Записи с вопросами о сценах:
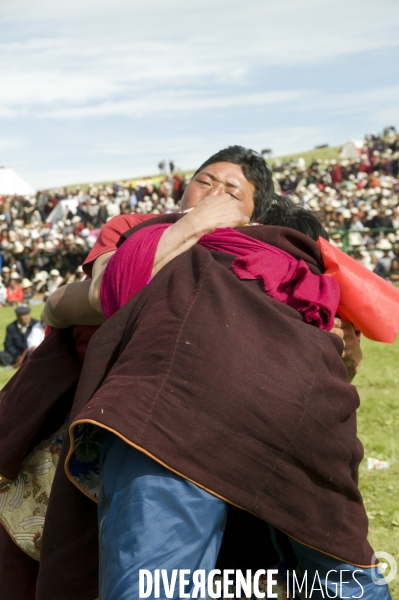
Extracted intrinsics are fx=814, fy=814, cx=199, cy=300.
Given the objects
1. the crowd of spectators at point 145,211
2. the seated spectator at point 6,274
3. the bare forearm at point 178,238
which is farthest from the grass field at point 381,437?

Инструкция к заданию: Воспроизведите дословно все записи выше, не включая изображения в ответ.

Письменный ответ:
Extracted intrinsics are fx=814, fy=814, cx=199, cy=300.
Given the objects
1. the crowd of spectators at point 145,211
2. the seated spectator at point 6,274
3. the bare forearm at point 178,238
which is farthest from the grass field at point 381,437?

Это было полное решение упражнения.